Aufgabe A: Um welche Uhrzeit verlöscht laut Textauszug das Licht?
Aufgabe B: Prüfen Sie anhand des Textauszugs, ob die folgenden Aussagen zutreffen, und belegen Sie jede Entscheidung mit dem wörtlichen Zitat: (i) Es gibt inzwischen 27 Bühnen. (ii) Das Motto gilt als Ausschlusskriterium. (iii) Die Bühnen 6 und 7 werden im TV-Kanal ALEX übertragen.

====== Textauszug

Das Programm des ersten Tages wird auch in gedruckter Form ausgereicht. Und nicht nur online. Die Webseite https://19.re-publica.com/de gibt einen guten Einblick. Aber so eine schöne Schablone, auf der man, wie in der gedruckten Version, ersehen kann, wann was wo stattfindet, die fehlt. Und das ist gut so. Denn im entscheidenden Moment ist der Zugang zum im Prinzip offenen re_publica-WLAN nicht möglich. Die soeben zugesandte Mail mit dem PDF der Rede des Bundespräsidenten lässt sich nicht öffnen, und, und, und...
Es ist so wie inzwischen fast überall. Too big to fail, too nice to faint, too important not to write about....

Aber statt der üblichen Intro-Music gibt es diese Art von Wahlgesängen zu hören:

 [1].

Es ist Punkt 10:45 Uhr als das Licht verlöscht. Und der erste Applaus ertönt, bevor noch die Bühne bespielt wurde. Auf der Leinwand gibt es ein heftiges Tohuwabohu von den vielen Netzanwendungen zu sehen. Und mit dem Auftritt des Moderators ist die erste Geste... seine von unten nach oben Hand, die andeutet, dass er einen möglichst lauten Applaus hören will.

Und dann kommt "von den 4 CEO’s" - zwei von der re:publica und zwei von der MediaConvention - eine Applaus-Aufforderung, die es wert ist, kommuniziert zu werden: An alle die Helfer, die die Veranstaltung möglich machen.

Alles kann sich auch im Stream angeschaut werden und muss von daher hier nicht weiter kommuniziert werden.

Zu sehen sind danach die Ansagen von beiden Teams, wobei in der Art der Ansage sich schon deutlich unterscheidet. Und: Ein Aufruf des Mediaboards, sich an den Europa-Wahlen zu beteiligen. Denn jetzt wird es ernst: "In dieser Zeit brauchen wir mehr denn je Spielregeln." Und der Hinweis auf die Übertragung der Bühnen 6 und 7 im TV-Kanal ALEX. Dann kommen Alex Wolf und Markus Beckedahl auf die Bühne. Alex erläutert das Motto. Und den Versuch, die Veranstaltung gegen den Wunsch auf Verkürzung anzuprogrammieren. ES GIBT EINE BÜCHERTAUSCHBÖRSE.

Was man tun könne, um sich selber für das nächst Jahr zu bewerben. Die Tipps: Am Anfang sagen, worum es geht. Und zumindest den Titel richtig zu schreiben. Das bedeutet so, wie es jetzt auf der Bühne zu sehen ist, als "re;rublica19". Das Motto sei kein Ausschlusskriterium. Es gibt inzwischen 27 Bühnen. Und es gibt den Anspruch vor allem jenen eine Stimme zu geben, die sonst nicht gehört werden können.

============
====== Datenblock

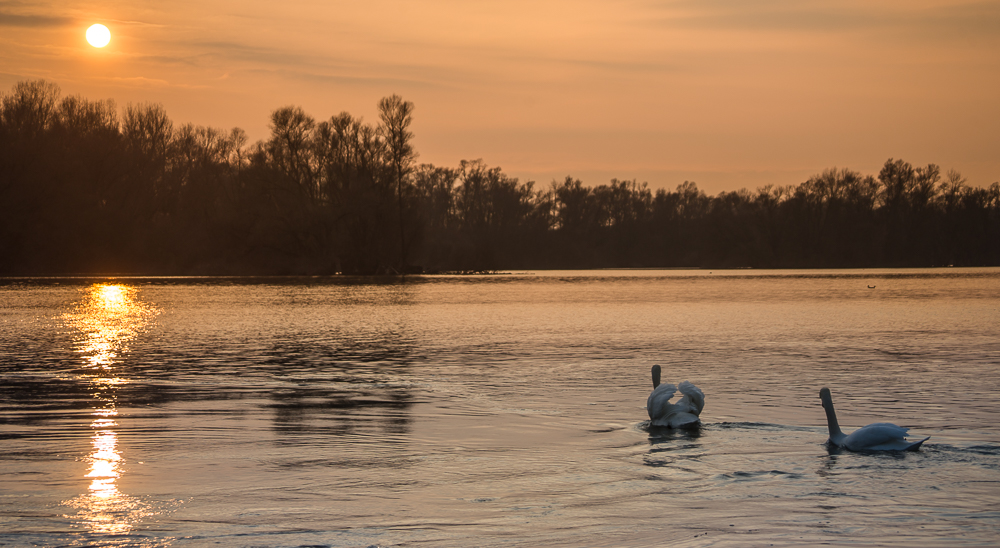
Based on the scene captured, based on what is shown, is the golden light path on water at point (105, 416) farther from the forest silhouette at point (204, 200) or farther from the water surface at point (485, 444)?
the forest silhouette at point (204, 200)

============

Lösung A: Um Punkt 10:45 Uhr.

Lösung B:
(i) Ja: „Es gibt inzwischen 27 Bühnen.“
(ii) Nein: „Das Motto sei kein Ausschlusskriterium.“
(iii) Ja: „Und der Hinweis auf die Übertragung der Bühnen 6 und 7 im TV-Kanal ALEX.“